Stability of Maximum-Entropy Inference in Finite Dimensions
James Tian

TL;DR
This paper rigorously analyzes the stability and convergence properties of maximum-entropy inference in finite-dimensional quantum systems, providing explicit bounds and demonstrating robustness under certain quantum operations.
Contribution
It establishes quantitative stability results for maximum-entropy inference, linking data deviations to state convergence, and shows these results are stable under unital completely positive maps.
Findings
Convergence of moments and entropy implies convergence of quantum states in trace norm.
Explicit bounds relate data and entropy deviations to state distance.

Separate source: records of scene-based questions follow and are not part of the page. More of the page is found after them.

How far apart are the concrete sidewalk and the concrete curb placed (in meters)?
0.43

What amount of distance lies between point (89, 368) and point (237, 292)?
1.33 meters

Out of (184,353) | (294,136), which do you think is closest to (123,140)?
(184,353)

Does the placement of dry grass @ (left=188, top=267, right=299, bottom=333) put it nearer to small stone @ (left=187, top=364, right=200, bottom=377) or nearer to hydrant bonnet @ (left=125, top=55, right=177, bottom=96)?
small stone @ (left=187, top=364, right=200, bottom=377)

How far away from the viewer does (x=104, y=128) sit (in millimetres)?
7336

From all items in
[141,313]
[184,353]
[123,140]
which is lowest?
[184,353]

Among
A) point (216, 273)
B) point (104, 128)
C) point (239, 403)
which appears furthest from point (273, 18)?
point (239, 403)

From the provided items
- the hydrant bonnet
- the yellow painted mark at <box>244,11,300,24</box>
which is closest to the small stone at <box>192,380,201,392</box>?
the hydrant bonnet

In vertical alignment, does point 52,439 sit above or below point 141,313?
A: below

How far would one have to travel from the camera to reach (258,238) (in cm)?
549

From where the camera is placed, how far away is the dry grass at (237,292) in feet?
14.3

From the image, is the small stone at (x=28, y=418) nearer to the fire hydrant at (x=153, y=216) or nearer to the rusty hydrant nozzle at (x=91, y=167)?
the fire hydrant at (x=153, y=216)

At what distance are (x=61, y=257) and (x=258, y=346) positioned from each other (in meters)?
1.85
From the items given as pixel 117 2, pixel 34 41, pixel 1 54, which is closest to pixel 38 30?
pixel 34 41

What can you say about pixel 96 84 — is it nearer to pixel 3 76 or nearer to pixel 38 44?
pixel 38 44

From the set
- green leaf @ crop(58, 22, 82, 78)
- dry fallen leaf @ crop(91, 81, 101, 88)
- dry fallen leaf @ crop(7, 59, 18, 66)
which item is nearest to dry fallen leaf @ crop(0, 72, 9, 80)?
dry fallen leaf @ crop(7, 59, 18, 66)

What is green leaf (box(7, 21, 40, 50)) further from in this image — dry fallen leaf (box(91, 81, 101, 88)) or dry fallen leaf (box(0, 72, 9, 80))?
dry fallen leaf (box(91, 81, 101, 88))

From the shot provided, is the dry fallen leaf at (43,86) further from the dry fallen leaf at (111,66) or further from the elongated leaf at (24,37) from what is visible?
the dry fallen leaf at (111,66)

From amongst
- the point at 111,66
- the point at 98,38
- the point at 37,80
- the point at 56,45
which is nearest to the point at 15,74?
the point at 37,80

Results are stable under unital completely positive maps.
Abstract
We study maximum-entropy inference for finite-dimensional quantum states under linear moment constraints. Given expectation values of finitely many observables, the feasible set of states is convex but typically non-unique. The maximum-entropy principle selects the Gibbs state that agrees with the data while remaining maximally unbiased. We prove that convergence of moments and entropy implies convergence of states in trace norm, derive explicit quantitative bounds linking data and entropy deviations to state distance, and show that these results are stable under unital completely positive maps. The analysis is self-contained and relies on convex duality, relative entropy, and Pinsker-type inequalities, providing a rigorous and unified foundation for finite-dimensional maximum-entropy inference.